Despite these Surrealist trappings, Back to Bed utilizes unambiguous puzzle gameplay. The object of each stage is to guide narcoleptic sleepwalker Bob to the safety of his bed. Players take on the role of Subob, a Bob-faced, doglike guardian seemingly plucked from a Hieronymus Bosch painting, and who can move freely about the dreamscapes, picking up and relocating certain transportable objects. This consists mainly of dropping Magritte apples in Bob’s path so that he won’t walk off ledges or into other dangers, since he will only change direction upon running into an object or wall.
Bob always turns clockwise, which creates both consistency and an added challenge in getting him to reverse direction when needed.
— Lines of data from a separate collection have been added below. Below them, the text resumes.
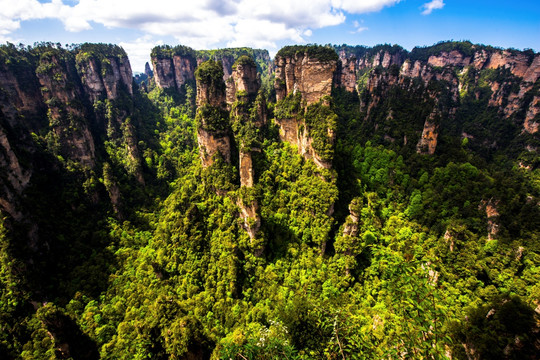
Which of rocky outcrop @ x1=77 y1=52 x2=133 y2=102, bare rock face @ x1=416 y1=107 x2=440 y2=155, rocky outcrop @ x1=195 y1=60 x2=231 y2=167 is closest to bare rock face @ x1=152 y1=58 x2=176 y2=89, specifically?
rocky outcrop @ x1=77 y1=52 x2=133 y2=102

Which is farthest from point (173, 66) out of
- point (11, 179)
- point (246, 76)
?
point (11, 179)

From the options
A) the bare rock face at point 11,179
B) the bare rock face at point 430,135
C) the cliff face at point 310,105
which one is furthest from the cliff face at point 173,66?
the bare rock face at point 430,135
As someone who has no spatial reasoning and always suffered with those rotating railroad puzzles, I often failed to accurately predict where Bob was going to end up. Thankfully, Back to Bed plots his course about six steps beyond his current position and immediately accounts for any changes you make to the environment, displaying where he’s headed via footstep markings. This makes planning ahead a breeze for even the spatially inept, allowing you to focus on the meat of the puzzles.
Although you’ll spend most of the game’s 30 stages sending Subob ahead to drop apples in human-Bob’s path, Back to Bed introduces a handful of interesting twists and level designs to keep the puzzles from becoming stale. These range from patrolling enemies that will wake Bob up upon collision to gaps that can only be bridged when viewed from an M.C. Escher perspective. Once all 30 stages have been finished, “Nightmare” mode unlocks: this variation pits players against the same stage layouts, but locks the door to Bob’s bed and requires he walk over the key first. This small addition greatly alters the challenge, essentially doubling the available levels despite the repeated stage design.
There’s an artificial game-lengthener as well, however, in Back to Bed’s touch controls. Every action is completed with a single tap—drag-moving Subob, picking up items, as well as dropping them—resulting in frequently imprecise inputs. This is especially vexing when you have only a few steps to intervene between Bob and a hazard, and Subob drops an item instead of walking. Switching to the virtual joystick layout alleviates some of this difficulty. Luckily, without a timer or any real punishment for Bob falling off a ledge—except in Nightmare mode, where a fall will drop a key—the controls are occasionally frustrating but mostly forgivable.
Besides the consistently engaging puzzles, Back to Bed’s other primary draw is its aesthetic, which is an odd combination of cute and creepy. The narrator has a stilted, alien voice that occasionally offers surrealistic commentary like “The apple has narcolepsy,” but more often gives cryptic-yet-genuine advice on playing the game, such as “Walk on the fish,” and “The clock turns Bob-wise.”
The set decorations are a bit repetitive, favoring eyeballs and winged inanimate objects on most stages, but occasional additions such as “whale road tracks” provide extra variety. While there’s no story per se, the levels and hazards are introduced through between-level artwork that creates a sense of progress despite the fact that you just keep guiding Bob back to bed again and again.
Almost everything about Back to Bed seems designed with the player in mind, from the quirky narration to its speed-up button to the minimal punishment for failure. The re-purposed Surrealist objects create a unique dreamscape that is a treat to wander, and Nightmare mode provides a surprising amount of replay value. We do wish more stages featured customized challenges—there is only one level with two different “complete in X fashion” achievements—but that’s a dream for another day.